Texte fourni:

Conseil constitutionnel, Décision n° 2012-240 QPC du 4 mai 2012

Par sa décision du 4 mai 2012, le Conseil constitutionnel examine la conformité de la définition du harcèlement sexuel aux principes fondamentaux du droit français. Un justiciable poursuivi pour ce délit a soulevé une question prioritaire de constitutionnalité contre l’article 222-33 du code pénal alors en vigueur. Le requérant soutenait que l’imprécision des termes employés méconnaissait le principe de légalité des délits et des peines garanti par la Déclaration de 1789. La juridiction constitutionnelle devait trancher si la loi définissait l’infraction de manière assez précise pour permettre aux citoyens de connaître l’étendue de l’interdit. Les juges ont déclaré la disposition inconstitutionnelle en raison de son manque de clarté tout en ordonnant l’abrogation immédiate du texte législatif vicié. L’analyse portera d’abord sur l’exigence de précision de la loi pénale avant d’analyser les effets de cette censure sur l’ordonnancement juridique actuel.

I. L’affirmation rigoureuse de l’exigence de clarté de la norme pénale

A. Le fondement constitutionnel du principe de légalité

Le Conseil rappelle que le législateur doit fixer lui-même le champ d’application de la loi pénale en vertu de l’article 34 de la Constitution. Cette obligation découle aussi de l’article 8 de la Déclaration des droits de l’homme imposant de « définir les crimes et délits en termes suffisamment clairs ». La sécurité juridique impose que chaque citoyen puisse prévoir les conséquences de ses actes et les sanctions pénales auxquelles il s’expose éventuellement.

Consignes:
D’après le texte sur la décision du 4 mai 2012, quel article du code pénal le justiciable a-t-il contesté ?

Données fournies:
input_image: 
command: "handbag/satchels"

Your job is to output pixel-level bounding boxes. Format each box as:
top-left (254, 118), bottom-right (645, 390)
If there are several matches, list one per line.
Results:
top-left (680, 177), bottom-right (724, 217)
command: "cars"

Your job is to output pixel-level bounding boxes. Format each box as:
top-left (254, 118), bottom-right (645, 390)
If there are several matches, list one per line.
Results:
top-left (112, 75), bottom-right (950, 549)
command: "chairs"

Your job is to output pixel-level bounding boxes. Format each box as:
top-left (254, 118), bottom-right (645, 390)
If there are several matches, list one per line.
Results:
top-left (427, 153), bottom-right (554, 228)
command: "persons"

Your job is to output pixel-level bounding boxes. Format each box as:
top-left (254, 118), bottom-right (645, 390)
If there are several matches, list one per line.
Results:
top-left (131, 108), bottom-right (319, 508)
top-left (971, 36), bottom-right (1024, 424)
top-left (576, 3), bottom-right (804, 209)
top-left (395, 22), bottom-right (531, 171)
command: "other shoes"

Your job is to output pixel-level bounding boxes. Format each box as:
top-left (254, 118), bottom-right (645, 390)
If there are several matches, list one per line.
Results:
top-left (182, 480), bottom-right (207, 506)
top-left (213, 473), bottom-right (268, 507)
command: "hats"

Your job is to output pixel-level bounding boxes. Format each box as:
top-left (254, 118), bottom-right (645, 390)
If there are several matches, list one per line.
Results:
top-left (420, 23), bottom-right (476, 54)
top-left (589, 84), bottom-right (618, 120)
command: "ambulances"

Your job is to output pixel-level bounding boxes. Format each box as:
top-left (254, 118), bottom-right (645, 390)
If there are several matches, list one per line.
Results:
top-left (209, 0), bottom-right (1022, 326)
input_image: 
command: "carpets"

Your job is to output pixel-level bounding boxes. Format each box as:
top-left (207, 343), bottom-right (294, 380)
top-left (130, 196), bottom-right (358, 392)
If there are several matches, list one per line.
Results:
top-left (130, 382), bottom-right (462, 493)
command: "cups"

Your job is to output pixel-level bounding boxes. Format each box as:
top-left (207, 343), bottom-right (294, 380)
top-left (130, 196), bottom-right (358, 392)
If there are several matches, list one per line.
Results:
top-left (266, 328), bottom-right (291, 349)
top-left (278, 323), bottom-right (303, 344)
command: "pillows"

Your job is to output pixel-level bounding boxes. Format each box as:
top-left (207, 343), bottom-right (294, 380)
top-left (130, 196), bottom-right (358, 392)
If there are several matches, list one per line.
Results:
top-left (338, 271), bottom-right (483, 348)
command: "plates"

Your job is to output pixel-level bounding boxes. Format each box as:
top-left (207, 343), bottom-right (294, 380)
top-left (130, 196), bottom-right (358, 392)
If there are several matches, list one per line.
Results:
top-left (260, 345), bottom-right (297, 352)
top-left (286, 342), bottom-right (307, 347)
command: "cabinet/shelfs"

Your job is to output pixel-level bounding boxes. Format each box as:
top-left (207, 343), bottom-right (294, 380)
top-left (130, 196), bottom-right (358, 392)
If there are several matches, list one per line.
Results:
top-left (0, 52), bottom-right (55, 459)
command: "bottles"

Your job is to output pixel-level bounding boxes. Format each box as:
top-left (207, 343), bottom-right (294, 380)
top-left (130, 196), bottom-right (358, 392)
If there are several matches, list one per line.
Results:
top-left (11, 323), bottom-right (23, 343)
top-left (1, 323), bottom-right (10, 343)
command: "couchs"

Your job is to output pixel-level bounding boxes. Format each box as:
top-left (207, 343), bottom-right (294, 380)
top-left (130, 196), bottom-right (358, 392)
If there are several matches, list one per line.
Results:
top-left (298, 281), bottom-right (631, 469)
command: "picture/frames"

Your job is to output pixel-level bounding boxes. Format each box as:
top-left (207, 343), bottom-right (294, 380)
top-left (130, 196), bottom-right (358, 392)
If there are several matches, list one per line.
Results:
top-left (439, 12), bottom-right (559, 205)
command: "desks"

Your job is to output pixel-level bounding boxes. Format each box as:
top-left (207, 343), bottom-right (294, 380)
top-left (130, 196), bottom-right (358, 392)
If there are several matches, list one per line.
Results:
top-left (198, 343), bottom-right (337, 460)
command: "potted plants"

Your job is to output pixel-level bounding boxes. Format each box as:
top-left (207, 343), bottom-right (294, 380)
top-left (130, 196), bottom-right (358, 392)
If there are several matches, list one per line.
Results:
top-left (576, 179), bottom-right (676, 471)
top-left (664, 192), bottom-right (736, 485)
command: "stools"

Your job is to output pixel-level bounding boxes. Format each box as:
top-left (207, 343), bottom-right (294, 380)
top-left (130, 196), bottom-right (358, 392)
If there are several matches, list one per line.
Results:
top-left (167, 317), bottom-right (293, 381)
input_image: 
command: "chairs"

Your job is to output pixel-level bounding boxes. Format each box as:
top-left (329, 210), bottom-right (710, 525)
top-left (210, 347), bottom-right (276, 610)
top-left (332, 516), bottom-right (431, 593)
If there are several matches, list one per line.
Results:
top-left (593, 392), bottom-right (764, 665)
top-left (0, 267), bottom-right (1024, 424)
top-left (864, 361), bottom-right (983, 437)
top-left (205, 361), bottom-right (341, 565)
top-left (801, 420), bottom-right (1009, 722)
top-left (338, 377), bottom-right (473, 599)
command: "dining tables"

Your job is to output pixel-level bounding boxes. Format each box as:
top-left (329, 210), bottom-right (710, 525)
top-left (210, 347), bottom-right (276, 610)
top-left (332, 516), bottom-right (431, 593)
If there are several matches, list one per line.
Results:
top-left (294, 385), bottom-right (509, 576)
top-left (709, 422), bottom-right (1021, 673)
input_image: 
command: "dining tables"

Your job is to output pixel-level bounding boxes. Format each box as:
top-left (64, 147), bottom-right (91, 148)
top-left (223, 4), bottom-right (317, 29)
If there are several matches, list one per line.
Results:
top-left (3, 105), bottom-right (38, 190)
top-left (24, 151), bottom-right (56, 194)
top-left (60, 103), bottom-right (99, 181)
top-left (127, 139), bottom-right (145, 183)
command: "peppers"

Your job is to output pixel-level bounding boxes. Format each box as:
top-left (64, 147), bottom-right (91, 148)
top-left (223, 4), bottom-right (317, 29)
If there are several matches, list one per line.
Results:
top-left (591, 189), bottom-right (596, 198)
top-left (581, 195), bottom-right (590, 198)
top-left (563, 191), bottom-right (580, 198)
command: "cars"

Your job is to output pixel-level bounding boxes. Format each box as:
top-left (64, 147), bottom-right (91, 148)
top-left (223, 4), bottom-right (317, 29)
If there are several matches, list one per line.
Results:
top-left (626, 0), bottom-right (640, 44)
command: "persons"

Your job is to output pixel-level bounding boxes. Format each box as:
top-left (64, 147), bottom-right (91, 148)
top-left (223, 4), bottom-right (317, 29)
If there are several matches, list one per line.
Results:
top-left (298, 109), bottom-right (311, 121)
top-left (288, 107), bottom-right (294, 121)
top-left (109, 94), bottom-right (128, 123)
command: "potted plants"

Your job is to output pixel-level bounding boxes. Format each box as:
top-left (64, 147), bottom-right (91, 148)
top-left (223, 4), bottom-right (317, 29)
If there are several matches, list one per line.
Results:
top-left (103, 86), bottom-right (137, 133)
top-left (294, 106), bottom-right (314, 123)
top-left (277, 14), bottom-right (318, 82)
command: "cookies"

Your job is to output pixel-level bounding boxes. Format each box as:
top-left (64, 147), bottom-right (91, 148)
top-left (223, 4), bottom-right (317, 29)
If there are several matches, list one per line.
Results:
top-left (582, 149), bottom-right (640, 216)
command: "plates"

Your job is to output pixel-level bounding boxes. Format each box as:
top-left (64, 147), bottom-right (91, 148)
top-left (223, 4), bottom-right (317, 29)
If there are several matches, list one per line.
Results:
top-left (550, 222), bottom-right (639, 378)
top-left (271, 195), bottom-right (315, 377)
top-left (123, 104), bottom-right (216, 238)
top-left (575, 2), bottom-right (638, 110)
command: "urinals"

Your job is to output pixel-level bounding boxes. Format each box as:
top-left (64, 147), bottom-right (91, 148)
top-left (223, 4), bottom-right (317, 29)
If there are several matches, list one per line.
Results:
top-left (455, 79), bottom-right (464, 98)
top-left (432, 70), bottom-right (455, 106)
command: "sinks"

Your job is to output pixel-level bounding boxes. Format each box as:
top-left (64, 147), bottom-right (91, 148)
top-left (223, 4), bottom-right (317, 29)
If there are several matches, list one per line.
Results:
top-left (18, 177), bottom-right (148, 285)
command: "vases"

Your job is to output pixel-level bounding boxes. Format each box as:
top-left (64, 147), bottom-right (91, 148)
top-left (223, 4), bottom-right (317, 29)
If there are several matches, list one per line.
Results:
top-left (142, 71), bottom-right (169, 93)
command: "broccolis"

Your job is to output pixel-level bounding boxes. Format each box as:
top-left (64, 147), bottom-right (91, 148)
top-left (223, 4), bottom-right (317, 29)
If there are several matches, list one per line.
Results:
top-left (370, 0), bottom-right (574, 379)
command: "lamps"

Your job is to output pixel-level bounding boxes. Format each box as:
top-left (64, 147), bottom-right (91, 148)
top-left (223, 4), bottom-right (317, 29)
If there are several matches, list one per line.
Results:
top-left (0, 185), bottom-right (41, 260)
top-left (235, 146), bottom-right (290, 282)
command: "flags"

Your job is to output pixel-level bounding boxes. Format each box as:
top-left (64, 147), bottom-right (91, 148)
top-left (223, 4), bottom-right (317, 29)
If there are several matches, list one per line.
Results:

Réponse complète:
L’article 222-33 du code pénal.